O que aconteceu em Fukushima, no entanto, é que foi usado o limite para público, de 1 mSv por ano. Com isso, muitas pessoas tiveram de deixar suas casas sem necessidade. Inclusive, pessoas com outros riscos também tiveram que se deslocar, como as que estavam em hospitais.  Eu acho que um dos pontos que precisa ser melhor pensado e definido é sobre como utilizar os níveis de intervenção e o limite de dose para público. Isso ainda não está muito compreendido.

Não há danos para uma pessoa que for exposta a 2 mSv, por exemplo. Existem evidências científicas que indicam que uma exposição de até 100 mSv por ano não traz danos à saúde. Isso é uma coisa bastante profunda que precisa ser discutida.

Existem perspectivas de revisão desses limites?

A grande oportunidade de rever esses níveis de intervenção e limite de dose acontecerá na elaboração das novas recomendações da ICRP (Comissão Internacional de Proteção Radiológica), que serão publicadas ainda nessa década. Estamos em um momento de discutir esse ponto.

No final de sua fala na conferência, você mencionou a necessidade de uma maior colaboração entre as diferentes instituições e órgãos reguladores em todo o mundo. Seria interessante se detalhasse mais esse ponto.

Um órgão ambiental segue as orientações de outras organizações internacionais que tratam do meio ambiente. Já as agências de vigilância sanitária e de saúde seguem as publicações da Organização Mundial da Saúde e órgãos de vigilância sanitária de outros países. Quem é da área nuclear segue a Agência Internacional de Energia Atômica.

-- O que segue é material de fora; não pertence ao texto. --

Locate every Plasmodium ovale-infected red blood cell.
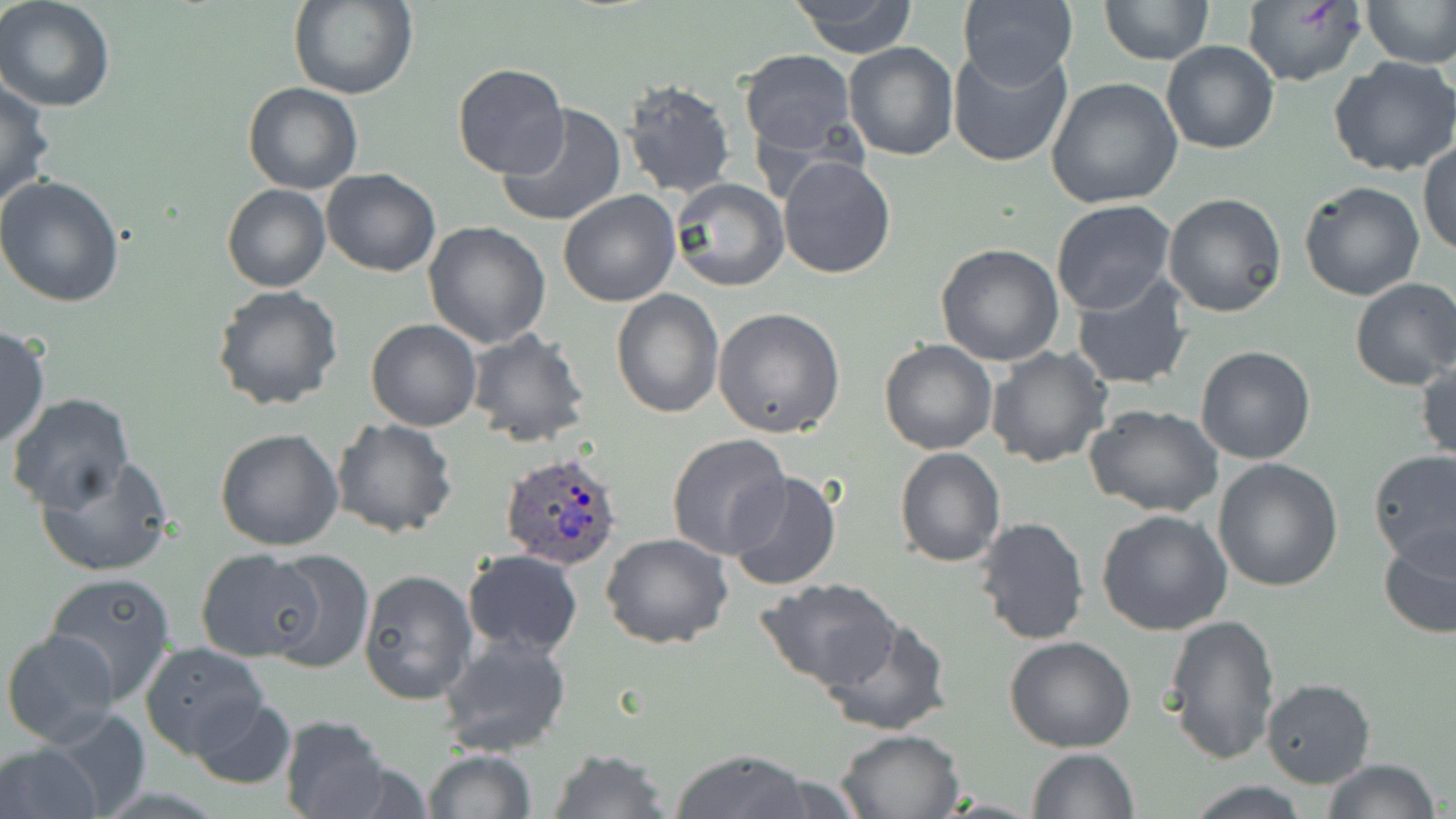

Approximate bounding boxes as (x1,y1)-(x2,y2) corner pairs in pixels.
Plasmodium ovale-infected red blood cells: (499,450)-(625,568).

slide_level_diagnosis: Plasmodium ovale
field_of_view: one of a larger specimen
preparation: thin blood smear
magnification: 1000x
stain: May-Grünwald-Giemsa
uninfected_red_blood_cell_locations: 'approximate bounding boxes as (x1,y1)-(x2,y2) corner pairs in pixels: (287,0)-(419,100), (790,0)-(919,56), (1100,0)-(1215,66), (1241,0)-(1365,86), (1365,0)-(1456,68), (0,1)-(118,113), (955,3)-(1078,84), (1161,38)-(1279,156), (843,42)-(960,161), (948,44)-(1075,168), (739,48)-(858,157), (1328,56)-(1456,176), (451,63)-(570,180), (1045,77)-(1186,209), (0,78)-(55,214), (618,78)-(737,199), (243,83)-(363,195), (496,103)-(627,228), (1419,140)-(1456,257), (777,154)-(896,279), (320,168)-(441,277), (0,173)-(126,307), (670,179)-(789,293), (1298,181)-(1425,300), (222,184)-(330,293), (558,189)-(682,307), (1162,192)-(1288,318), (1050,199)-(1178,316), (423,223)-(551,348), (935,242)-(1066,367), (1070,270)-(1196,391), (1349,278)-(1456,390), (212,285)-(346,411), (611,289)-(722,417), (713,308)-(845,438), (365,319)-(483,431), (0,324)-(49,451), (465,327)-(591,449), (879,339)-(998,455), (984,346)-(1112,468), (1194,346)-(1318,464), (1417,359)-(1455,465), (5,394)-(135,514), (1084,403)-(1225,517), (329,416)-(457,538), (215,428)-(346,551), (666,432)-(792,559), (895,447)-(1006,567), (1368,448)-(1456,566), (35,457)-(174,578), (1213,457)-(1344,592), (724,471)-(845,591), (1096,509)-(1233,636), (974,515)-(1091,645), (1377,523)-(1456,641), (600,532)-(733,650), (196,549)-(324,661), (264,550)-(375,675), (461,550)-(583,657), (358,568)-(477,706), (43,571)-(176,702), (755,579)-(900,689), (1163,613)-(1282,766), (818,614)-(953,736), (2,629)-(123,746), (436,630)-(571,757), (1004,637)-(1135,754), (140,641)-(270,759), (1261,677)-(1377,787), (186,695)-(299,789), (32,710)-(150,811), (279,714)-(393,819), (834,727)-(965,818), (0,743)-(103,819), (1027,747)-(1138,818), (547,748)-(673,819), (671,748)-(810,819), (421,749)-(537,819), (1320,759)-(1441,819), (737,767)-(862,818), (1183,782)-(1316,816)'
image_size: 1456×819 pixels
modality: optical microscopy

Se as organizações internacionais não estiverem com seus padrões harmonizados, também não haverá padrões harmonizados nos órgãos de cada país. 

Então, a colaboração entre as organizações internacionais precisa chegar ao ponto de harmonização das recomendações. É um debate mais profundo. A padronização terá um efeito muito grande dentro dos países. É preciso ter um conjunto de recomendações que sejam coerentes, de modo que não entrem em contradição umas com as outras.

Por fim, como tem visto o debate sobre o papel da energia nuclear no combate às mudanças climáticas? E sobre as ações da indústria para tentar desmistificar o tema nuclear?

O interessante é que essa conferência da AIEA aconteceu logo após a COP26. O diretor geral da agência, Rafael Grossi, esteve na COP26, em Glasgow, antes de participar da conferência da AIEA em Viena. Em suas falas, ele sempre frisou a questão do climate change. A energia nuclear é a solução para as mudanças climáticas. Precisamos fazer o que for necessário para que tenhamos mais usinas nucleares em operação. A questão do clima é muito grave.

Sobre a questão da comunicação com o público, as pessoas do setor precisam estar preparadas para desmistificar a fonte nuclear. Acho que o segmento nuclear ainda é muito fechado e não alcança o público em geral. Nas redes sociais, quem curte e dá um “like” nas postagens sobre o tema vai ficar vendo as mesmas coisas de sempre. Sendo que esse conteúdo não vai chegar àquele público que não tem contato com esse conteúdo. Não será apenas usando as mídias sociais que vamos desmistificar a radiação. Será preciso trabalhar muito mais para chegar realmente ao grande público.